Thursday, June 4, 2015By:
Our first weekend in the city was a blast. We all headed out to dinner Friday night for some ramen and shared stories from our first week and quite a few laughs. After exploring the Adams Morgan area for a few hours (which was pretty hoppin’ that night), we decided to head back to Woodley. The next day a few of us Metro’d to the National Air and Space Museum on the National Mall. And let me tell you… I could not have been more excited. I felt so incredibly lost (both literally and mentally) in the excitement of exploring the wonders of space travel and our universe for hours on end. Eventually we headed out, stopped at the White House for a quick peak, and then returned to the apartment.
As I mentioned, my project for the summer is the SOCK (Science Outreach Catalyst Kit). The kits began in 2001 and are a yearly product of Society of Physics Students interns and staff. The SOCK is designed to be used by SPS chapters across the nation for science outreach events to local elementary, middle, and high schools. It is full of exploratory introductory physics demonstrations and activities based around a particular theme or topic. I’ve had a great time so far getting creative and educational with science! My primary goals for this second week were all about formal activity write-ups for the SOCK manual, as well as preparing for the upcoming HOCO STEM Festival and a visit to a high school physics class. So much outreach, so little time!
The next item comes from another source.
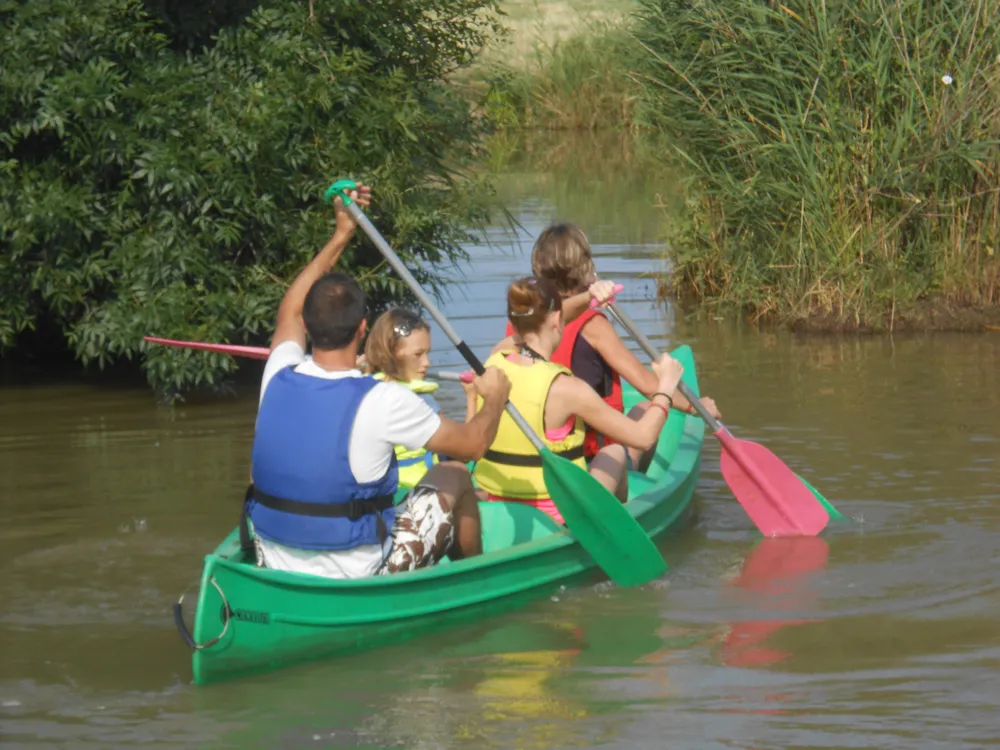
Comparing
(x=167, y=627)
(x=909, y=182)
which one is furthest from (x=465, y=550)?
(x=909, y=182)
I spent most of the week completing formal write-ups for a wave demonstration and an activity for the Straw Pan Pipes I made last week. After some tweaking, I got good measurements down so that they’re more in tune, went on a few errands to collect/experiment with new supplies, and… voila! Now I’m just hoping that the high schoolers have some scientific (and musical) fun with them! For the HOCO STEM Festival, Shauna and I (along with a large number of the other interns) will be leading demos from the 2014 SOCK “Light: A Spectrum of Utility,” specifically focused on fluorescence and polarization.
On Monday, the American Institute of Physics welcomed a new CEO, Dr. Robert Brown. We all met in the large conference room for introductions and a Q&A session. Upon learning of his professional music career, I just had to ask him: “How have your experiences in music as well as the lessons you learned from them contributed to your scientific skills and leadership philosophy for AIP?” (This was in front of a room full of my mentors, bosses, managers and the like.) He began to talk of the metaphor between the role of an orchestral conductor like that of a CEO of a company, and I couldn’t help but smile. I was fortunate enough to meet with him after the shindig and talk for a while about music and physics. I was honest about my current conundrum: Should I continue with physics or music? And he gave me some of the best advice I had yet to receive: follow what your heart is telling you. The environment in the ACP is so welcoming and caring, and it’s wonderful to be able to feel that only two weeks in.
This week has been full of getting organized and accustomed to AIP (as well as an unusual number of parties and free food!). I already feel like my time here is flying by! I can only predict that each week will continue to be more exciting than the last. I just hope that all goes well with my first big outreach events for the summer, and that the students take away some cool bits of physics.